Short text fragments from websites
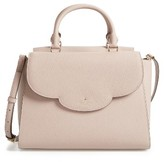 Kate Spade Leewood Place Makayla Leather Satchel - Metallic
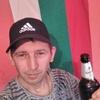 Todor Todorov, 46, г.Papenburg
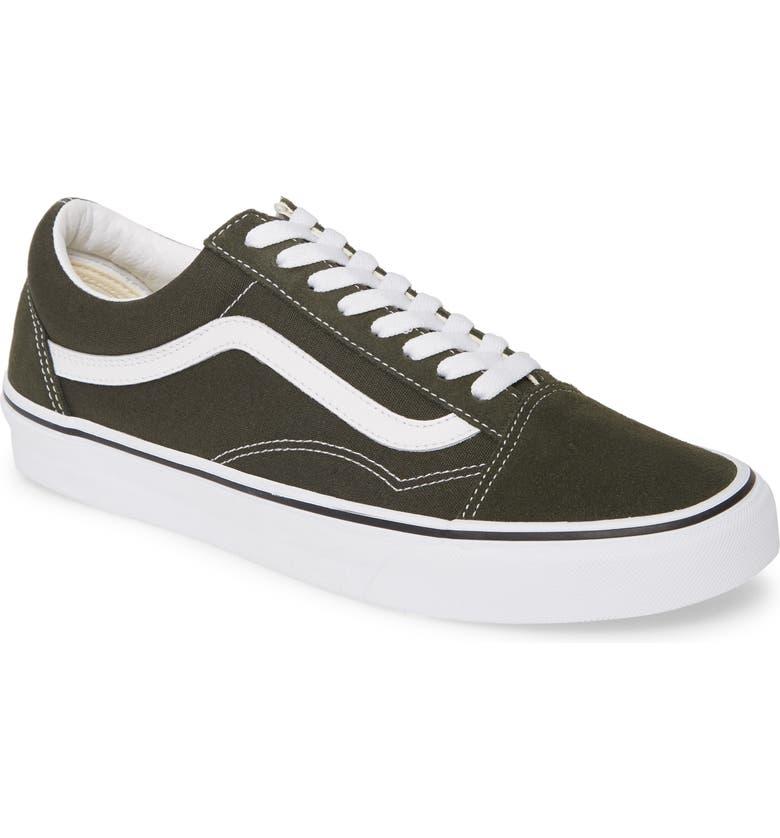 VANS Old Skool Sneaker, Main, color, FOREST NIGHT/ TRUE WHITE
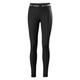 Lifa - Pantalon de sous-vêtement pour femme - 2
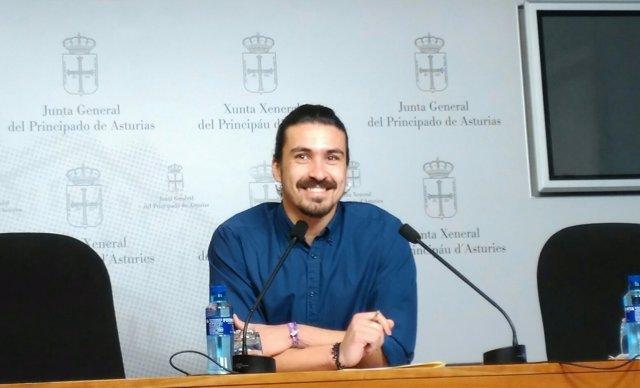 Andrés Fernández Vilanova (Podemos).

* * *

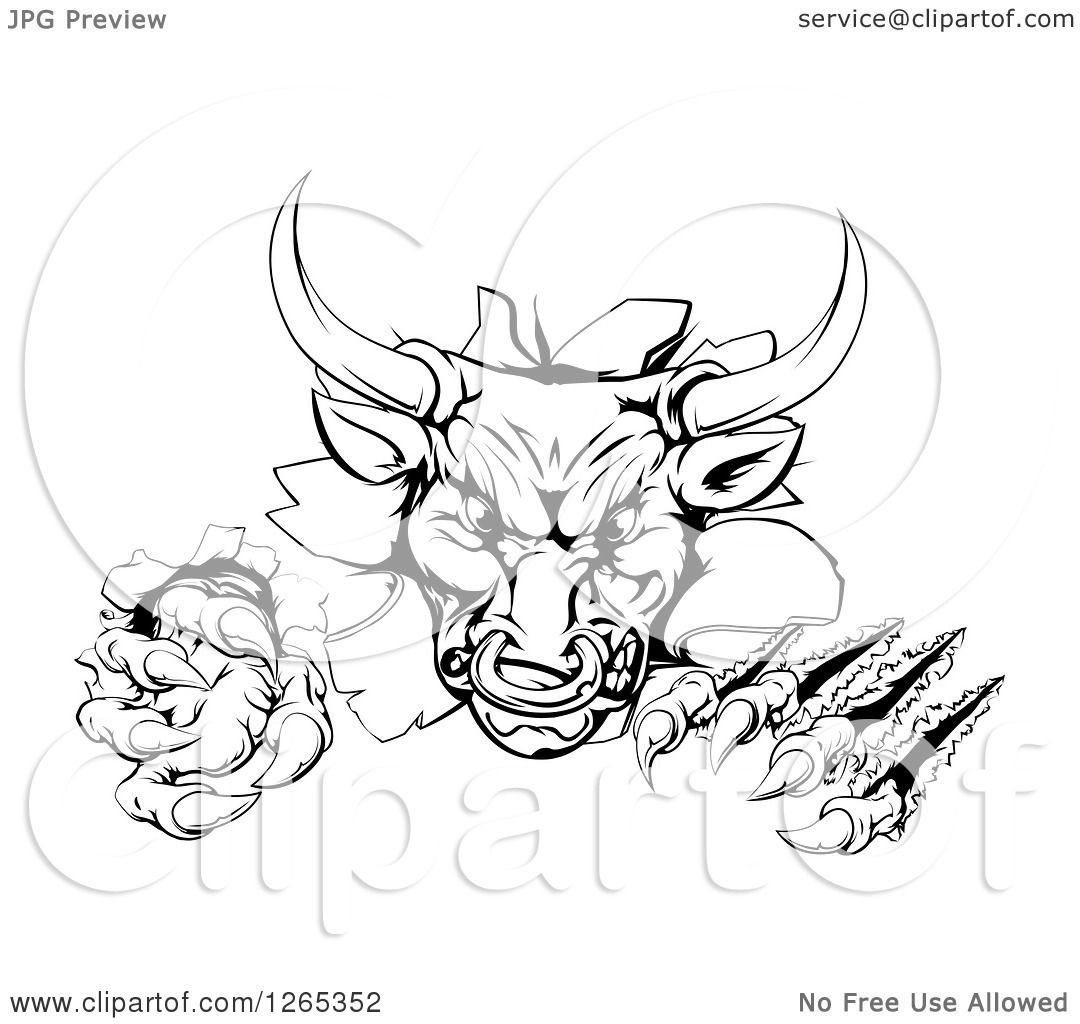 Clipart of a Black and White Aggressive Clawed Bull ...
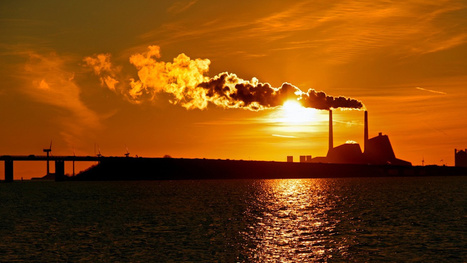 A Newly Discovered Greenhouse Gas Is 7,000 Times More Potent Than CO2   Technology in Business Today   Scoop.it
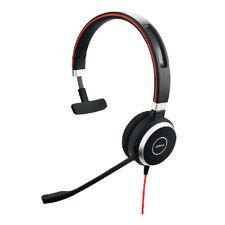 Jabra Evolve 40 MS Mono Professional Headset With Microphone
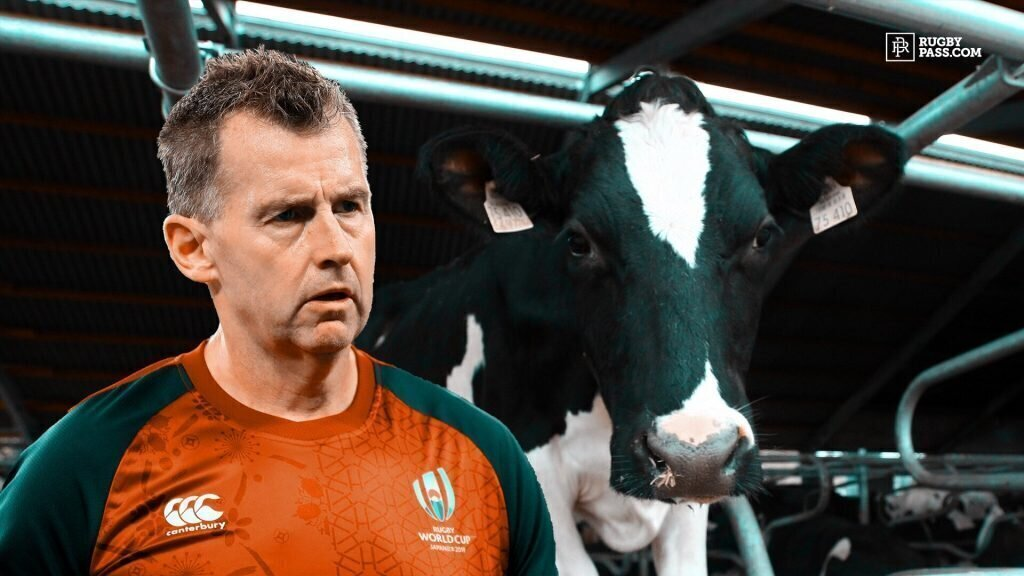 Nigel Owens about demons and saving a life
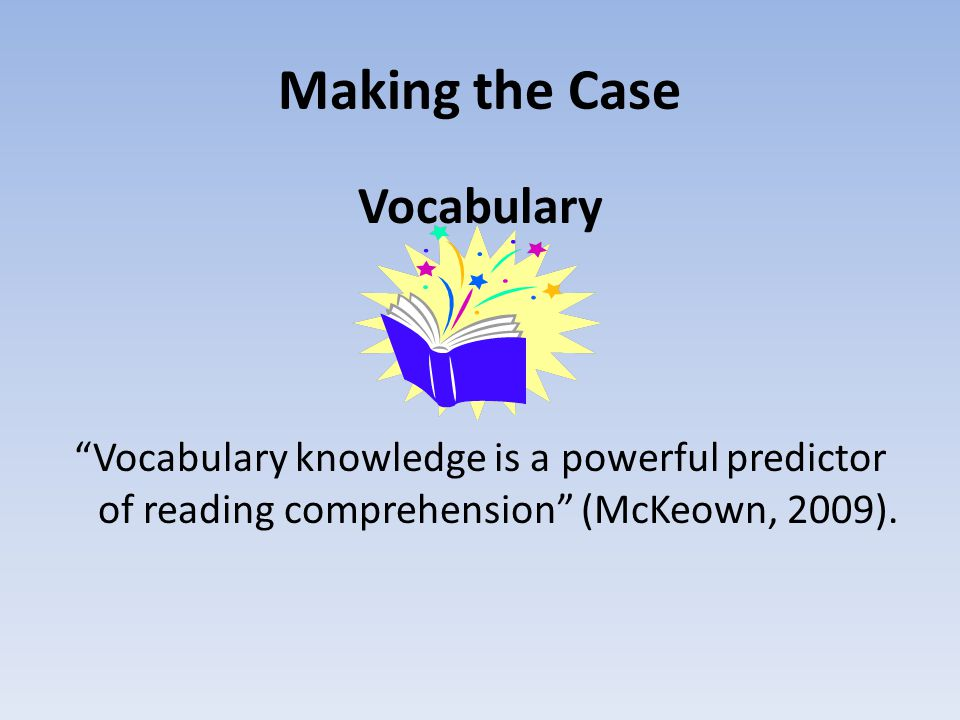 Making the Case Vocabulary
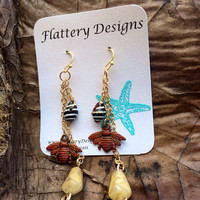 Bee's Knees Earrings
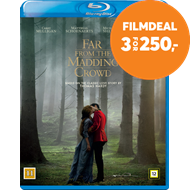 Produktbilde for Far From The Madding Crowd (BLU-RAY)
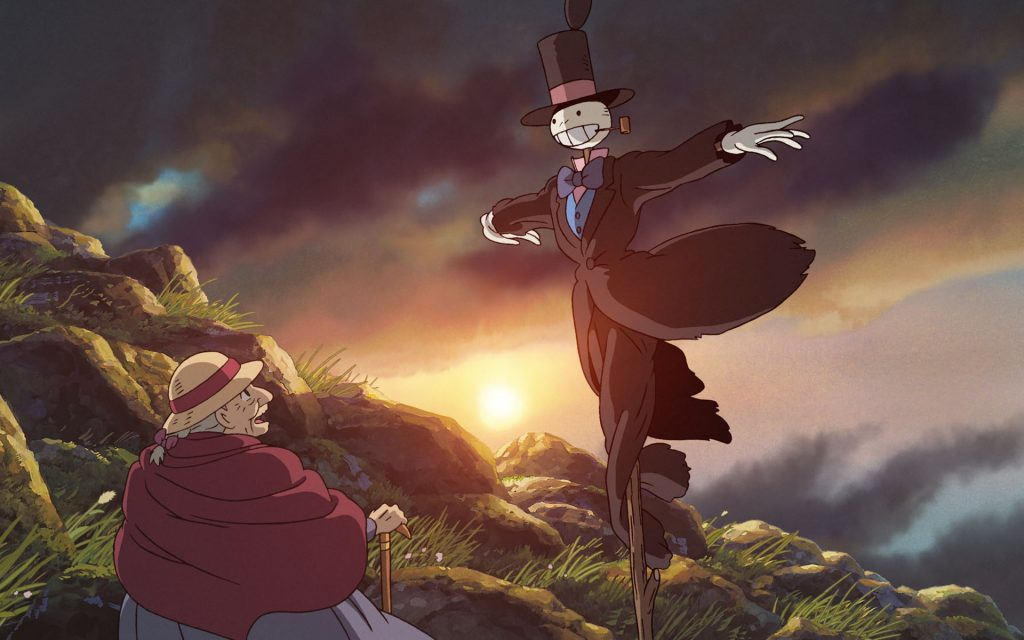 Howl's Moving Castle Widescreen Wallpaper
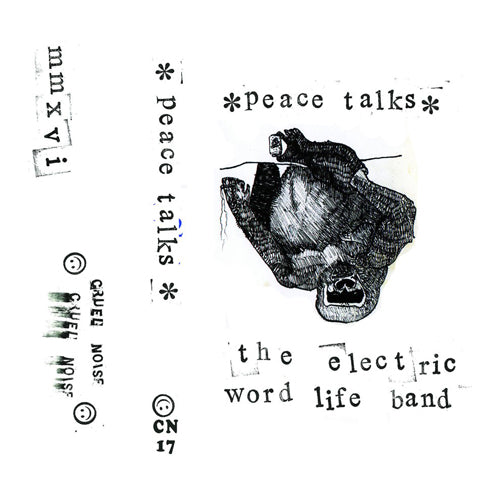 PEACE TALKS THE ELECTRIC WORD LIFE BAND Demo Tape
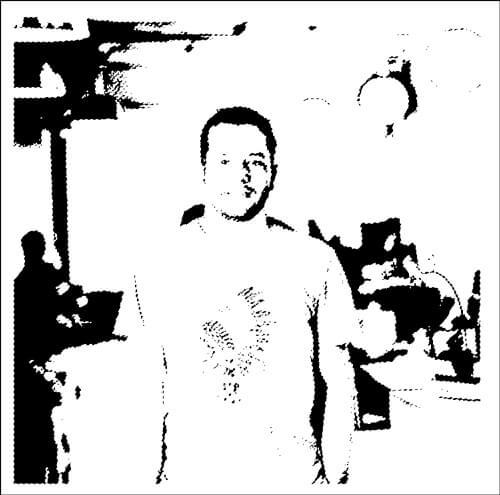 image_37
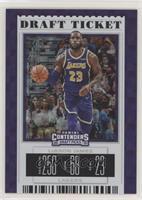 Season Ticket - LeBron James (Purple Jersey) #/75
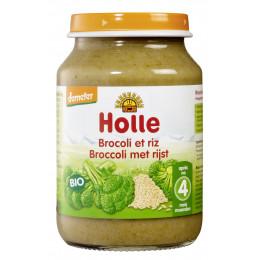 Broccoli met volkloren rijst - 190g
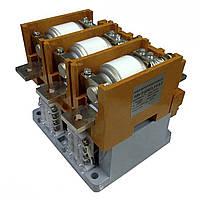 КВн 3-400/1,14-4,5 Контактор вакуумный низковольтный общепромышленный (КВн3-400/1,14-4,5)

...

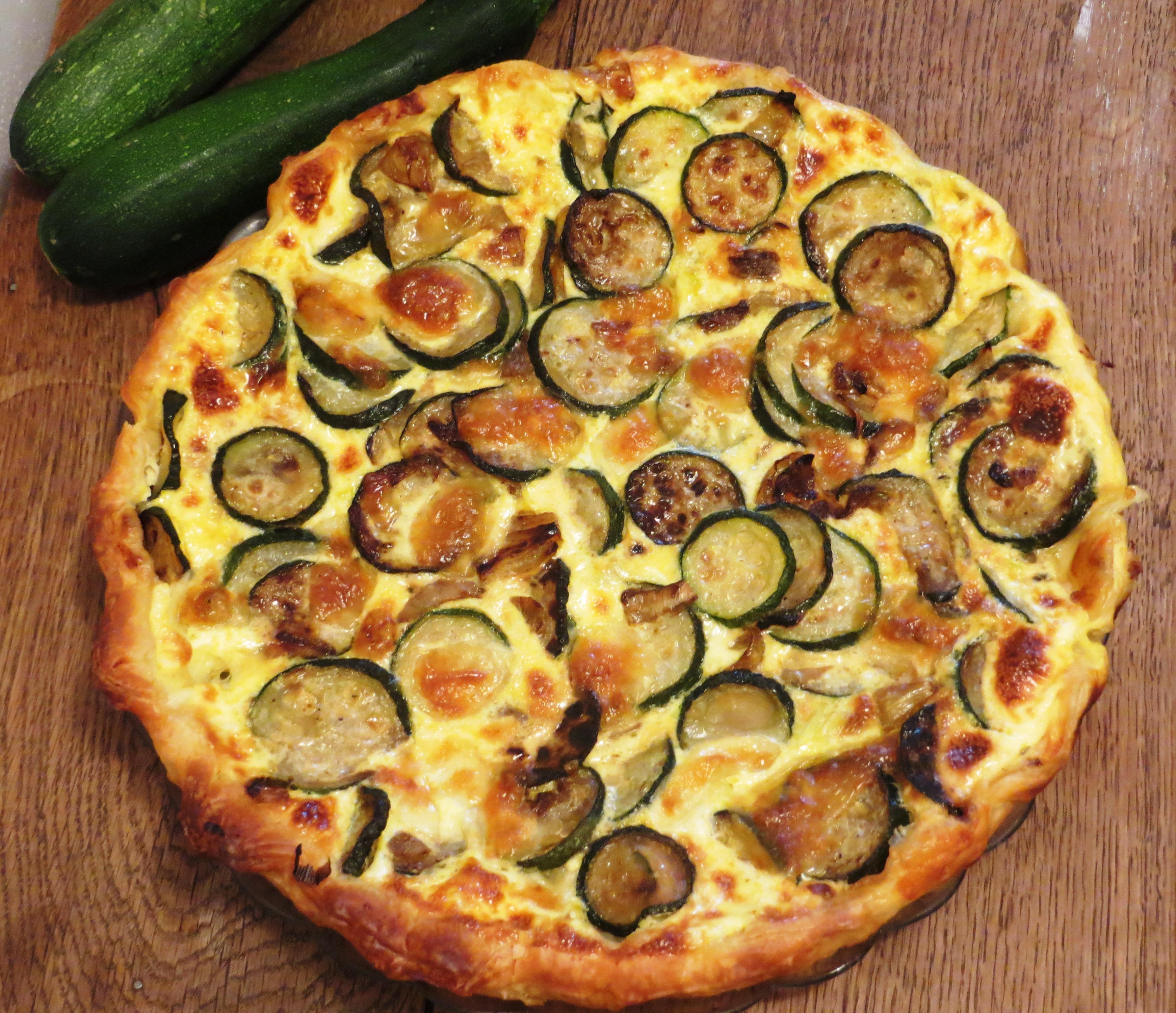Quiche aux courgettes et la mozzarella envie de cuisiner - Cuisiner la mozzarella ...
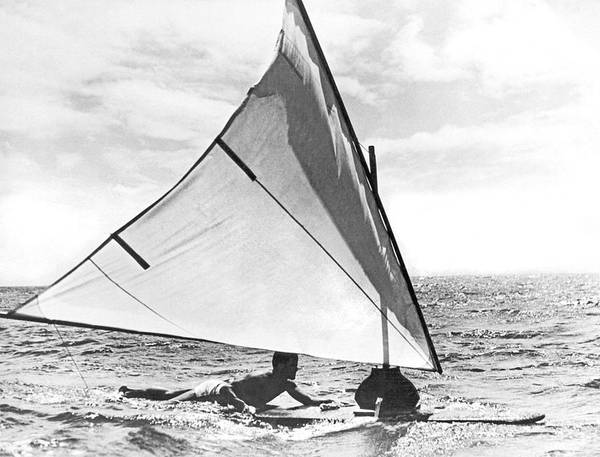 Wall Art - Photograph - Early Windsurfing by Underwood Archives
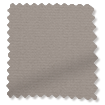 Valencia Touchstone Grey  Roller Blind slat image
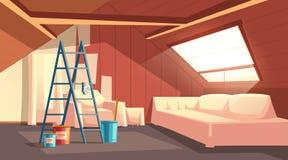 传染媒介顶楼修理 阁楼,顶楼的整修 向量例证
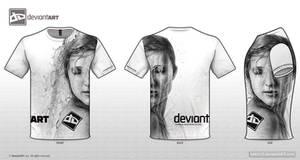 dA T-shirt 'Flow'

* [Exercise instructions]: The reply should hold the entries above from the line with "Clipart of a" to the line with "Produktbilde for Far", duplicated exactly, pictures excluded.

* [Answer for this exercise]:
 Clipart of a Black and White Aggressive Clawed Bull ...
 A Newly Discovered Greenhouse Gas Is 7,000 Times More Potent Than CO2   Technology in Business Today   Scoop.it
 Jabra Evolve 40 MS Mono Professional Headset With Microphone
 Nigel Owens about demons and saving a life
 Making the Case Vocabulary
 Bee's Knees Earrings
 Produktbilde for Far From The Madding Crowd (BLU-RAY)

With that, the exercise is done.